— START Material for the task —
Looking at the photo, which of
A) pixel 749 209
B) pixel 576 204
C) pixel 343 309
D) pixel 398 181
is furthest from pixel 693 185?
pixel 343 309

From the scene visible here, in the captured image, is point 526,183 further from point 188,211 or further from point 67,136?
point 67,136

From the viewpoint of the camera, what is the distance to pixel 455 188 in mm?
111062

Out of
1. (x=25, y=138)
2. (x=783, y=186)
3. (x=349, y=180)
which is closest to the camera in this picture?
— END Material for the task —
--- Written task ---
Can you write out all the rows above again, switching "camera" to "viewer" everywhere and leaving everything else the same?

--- Reply to the exercise ---
Looking at the photo, which of
A) pixel 749 209
B) pixel 576 204
C) pixel 343 309
D) pixel 398 181
is furthest from pixel 693 185?
pixel 343 309

From the scene visible here, in the captured image, is point 526,183 further from point 188,211 or further from point 67,136?
point 67,136

From the viewpoint of the viewer, what is the distance to pixel 455 188 in mm?
111062

Out of
1. (x=25, y=138)
2. (x=783, y=186)
3. (x=349, y=180)
which is closest to the viewer in this picture?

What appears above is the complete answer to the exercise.